> Brief: Copy out every line of the material below word for word, keeping the same order and line breaks.

> Records for this exercise:

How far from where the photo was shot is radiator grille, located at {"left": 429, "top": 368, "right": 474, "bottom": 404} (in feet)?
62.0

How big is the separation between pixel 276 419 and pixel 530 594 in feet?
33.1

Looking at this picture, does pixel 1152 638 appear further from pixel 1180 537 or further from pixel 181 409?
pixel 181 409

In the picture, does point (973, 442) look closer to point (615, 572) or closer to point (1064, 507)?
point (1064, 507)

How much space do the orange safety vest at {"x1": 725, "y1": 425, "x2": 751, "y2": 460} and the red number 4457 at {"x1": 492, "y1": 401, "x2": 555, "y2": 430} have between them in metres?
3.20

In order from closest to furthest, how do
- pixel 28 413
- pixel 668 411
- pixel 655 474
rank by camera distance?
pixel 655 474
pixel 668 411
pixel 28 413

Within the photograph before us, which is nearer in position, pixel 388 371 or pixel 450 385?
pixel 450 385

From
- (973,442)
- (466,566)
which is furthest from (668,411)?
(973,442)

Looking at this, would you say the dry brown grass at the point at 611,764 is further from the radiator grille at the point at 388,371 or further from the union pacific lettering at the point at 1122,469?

> Correct response:
How far from where the photo was shot is radiator grille, located at {"left": 429, "top": 368, "right": 474, "bottom": 404} (in feet)?
62.0

How big is the separation between pixel 276 419 and pixel 530 594 in feet?
33.1

Looking at this picture, does pixel 1152 638 appear further from pixel 1180 537 or further from pixel 181 409?
pixel 181 409

In the picture, does point (973, 442) look closer to point (615, 572) or closer to point (1064, 507)?
point (1064, 507)

How much space do the orange safety vest at {"x1": 725, "y1": 425, "x2": 751, "y2": 460} and the red number 4457 at {"x1": 492, "y1": 401, "x2": 555, "y2": 430} have between them in metres?
3.20

In order from closest to furthest, how do
- pixel 28 413
- pixel 668 411
- pixel 655 474
rank by camera distance?
pixel 655 474
pixel 668 411
pixel 28 413

Within the photograph before us, which is nearer in position, pixel 388 371 or pixel 450 385?
pixel 450 385

From
- (973,442)
- (466,566)
which is furthest from (668,411)?
(973,442)

Looking at this, would you say the dry brown grass at the point at 611,764 is further from the radiator grille at the point at 388,371 or further from the union pacific lettering at the point at 1122,469?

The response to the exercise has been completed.